DOI: https://doi.org/10.55373/mjchem.v26i6.72

Keywords: Activated carbon; paracetamol; photocatalysis; titanium dioxide; water recovery

Abstract

The current work describes the facile fabrication and characterization of activated carbon (AC)-supported titanium dioxide (TiO₂) photocatalysts for the degradation of paracetamol under low intensity UVC light. The synthesized photocatalysts were characterized using various techniques such as X-ray diffraction (XRD), scanning electron microscopy (SEM), photoluminescence (PL) and ultraviolet–visible, near-infrared (UV–vis NIR) spectrophotometry. The effect of varying TiO₂ content with different mass ratios of AC and TiO₂ on the catalytic activity was thoroughly examined.
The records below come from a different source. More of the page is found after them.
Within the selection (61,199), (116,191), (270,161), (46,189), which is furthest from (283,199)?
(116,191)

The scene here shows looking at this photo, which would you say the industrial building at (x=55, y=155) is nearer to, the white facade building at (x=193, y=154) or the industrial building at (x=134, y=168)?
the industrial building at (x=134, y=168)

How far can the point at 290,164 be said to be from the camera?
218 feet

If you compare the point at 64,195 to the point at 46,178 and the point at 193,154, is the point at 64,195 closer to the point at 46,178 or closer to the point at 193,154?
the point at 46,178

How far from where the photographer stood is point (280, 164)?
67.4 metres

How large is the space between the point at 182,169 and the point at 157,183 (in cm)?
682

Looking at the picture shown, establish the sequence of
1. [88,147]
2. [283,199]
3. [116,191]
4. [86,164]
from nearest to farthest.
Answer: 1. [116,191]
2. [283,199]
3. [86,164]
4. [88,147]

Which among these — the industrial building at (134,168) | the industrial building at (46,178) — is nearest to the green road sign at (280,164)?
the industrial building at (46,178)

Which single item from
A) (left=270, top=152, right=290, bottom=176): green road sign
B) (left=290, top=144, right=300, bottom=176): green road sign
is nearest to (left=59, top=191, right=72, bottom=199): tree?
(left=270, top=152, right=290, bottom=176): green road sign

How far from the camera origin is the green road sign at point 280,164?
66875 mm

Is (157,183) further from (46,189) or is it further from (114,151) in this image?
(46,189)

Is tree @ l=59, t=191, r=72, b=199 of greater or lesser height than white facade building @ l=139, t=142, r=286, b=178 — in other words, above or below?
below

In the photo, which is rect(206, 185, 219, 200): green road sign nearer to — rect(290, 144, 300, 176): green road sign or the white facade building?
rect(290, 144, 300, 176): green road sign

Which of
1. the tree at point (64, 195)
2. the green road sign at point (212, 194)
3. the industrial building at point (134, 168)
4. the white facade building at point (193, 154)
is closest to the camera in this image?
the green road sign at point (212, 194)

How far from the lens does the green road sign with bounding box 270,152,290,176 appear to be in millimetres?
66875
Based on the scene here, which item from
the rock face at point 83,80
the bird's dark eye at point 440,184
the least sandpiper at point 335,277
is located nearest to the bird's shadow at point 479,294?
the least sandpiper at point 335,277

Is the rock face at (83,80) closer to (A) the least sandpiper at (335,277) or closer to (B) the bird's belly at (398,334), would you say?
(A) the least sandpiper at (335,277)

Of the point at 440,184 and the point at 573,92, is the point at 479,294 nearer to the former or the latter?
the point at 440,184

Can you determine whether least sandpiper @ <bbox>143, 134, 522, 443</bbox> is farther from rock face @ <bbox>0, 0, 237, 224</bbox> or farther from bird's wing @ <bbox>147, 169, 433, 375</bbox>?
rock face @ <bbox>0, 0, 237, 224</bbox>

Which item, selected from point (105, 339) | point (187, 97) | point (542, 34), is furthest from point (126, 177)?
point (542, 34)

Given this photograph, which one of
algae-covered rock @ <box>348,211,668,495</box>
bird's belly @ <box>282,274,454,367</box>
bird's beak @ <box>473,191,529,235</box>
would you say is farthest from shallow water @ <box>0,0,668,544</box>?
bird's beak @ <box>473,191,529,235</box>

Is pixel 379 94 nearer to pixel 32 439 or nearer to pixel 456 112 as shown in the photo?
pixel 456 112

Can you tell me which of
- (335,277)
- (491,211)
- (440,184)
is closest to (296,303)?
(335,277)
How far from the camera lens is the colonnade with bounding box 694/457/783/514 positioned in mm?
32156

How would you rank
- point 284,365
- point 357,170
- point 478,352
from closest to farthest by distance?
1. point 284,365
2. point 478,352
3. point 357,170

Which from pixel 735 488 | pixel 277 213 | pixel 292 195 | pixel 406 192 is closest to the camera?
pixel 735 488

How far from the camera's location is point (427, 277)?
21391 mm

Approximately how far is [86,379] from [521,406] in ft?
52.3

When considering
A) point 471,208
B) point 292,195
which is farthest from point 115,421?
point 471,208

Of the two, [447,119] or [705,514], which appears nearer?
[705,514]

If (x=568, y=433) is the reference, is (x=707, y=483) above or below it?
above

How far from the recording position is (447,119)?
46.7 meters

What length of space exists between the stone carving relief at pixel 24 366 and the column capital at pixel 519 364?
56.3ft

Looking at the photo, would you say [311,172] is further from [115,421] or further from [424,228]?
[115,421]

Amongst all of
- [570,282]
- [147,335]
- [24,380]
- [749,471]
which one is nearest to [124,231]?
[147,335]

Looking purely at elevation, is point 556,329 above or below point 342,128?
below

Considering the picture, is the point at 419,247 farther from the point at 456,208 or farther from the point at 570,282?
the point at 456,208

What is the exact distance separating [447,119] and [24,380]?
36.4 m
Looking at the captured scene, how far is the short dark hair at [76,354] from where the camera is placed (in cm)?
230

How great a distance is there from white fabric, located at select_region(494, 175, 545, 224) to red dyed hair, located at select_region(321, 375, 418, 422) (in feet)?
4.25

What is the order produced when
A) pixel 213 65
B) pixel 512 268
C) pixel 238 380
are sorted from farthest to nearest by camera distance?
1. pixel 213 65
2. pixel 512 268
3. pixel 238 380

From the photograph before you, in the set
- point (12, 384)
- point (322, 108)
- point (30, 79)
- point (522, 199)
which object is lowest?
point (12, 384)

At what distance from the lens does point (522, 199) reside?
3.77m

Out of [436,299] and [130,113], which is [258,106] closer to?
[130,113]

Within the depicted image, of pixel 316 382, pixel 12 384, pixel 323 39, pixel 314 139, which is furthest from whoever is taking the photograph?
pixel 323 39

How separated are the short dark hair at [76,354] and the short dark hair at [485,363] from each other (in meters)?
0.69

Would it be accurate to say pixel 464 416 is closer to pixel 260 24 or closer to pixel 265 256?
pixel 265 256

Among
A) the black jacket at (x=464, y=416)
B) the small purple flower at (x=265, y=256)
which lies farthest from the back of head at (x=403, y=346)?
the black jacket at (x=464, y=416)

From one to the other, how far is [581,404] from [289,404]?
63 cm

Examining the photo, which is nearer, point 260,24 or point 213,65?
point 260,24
SEM images of the AC-TiO₂ composites exhibited rough surfaces with small, aggregated particles on top. XRD patterns of pure TiO₂ and AC-TiO₂ showed characteristics of anatase. Optical characterization results showed that the TiO₂ and AC-TiO₂ composite photocatalysts displayed a strong emission peak at 408 nm in PL analysis and reduced band gap energies for the AC-TiO₂ composites compared to pure TiO₂, in the range of 3.13–3.18 eV. The results indicate that the incorporation of up to 1.5 g of TiO₂ on AC significantly enhanced the degradation efficiency of paracetamol to a maximum of ~90 %. The rate constants k1 and k2 were 0.0165 and 0.8684 min-1, respectively. The pseudo second-order model was shown to be the best-fitting model for the breakdown of paracetamol in aqueous solution. The electron-hole pairs were spatially separated due to strong and advantageous interactions between TiO₂ and AC, which inhibited charge recombination. This led to higher degradation percentages with increased TiO₂ content. The AC-TiO₂ composite photocatalysts exhibit promising potential for degrading pharmaceutical pollutants under environmentally relevant conditions.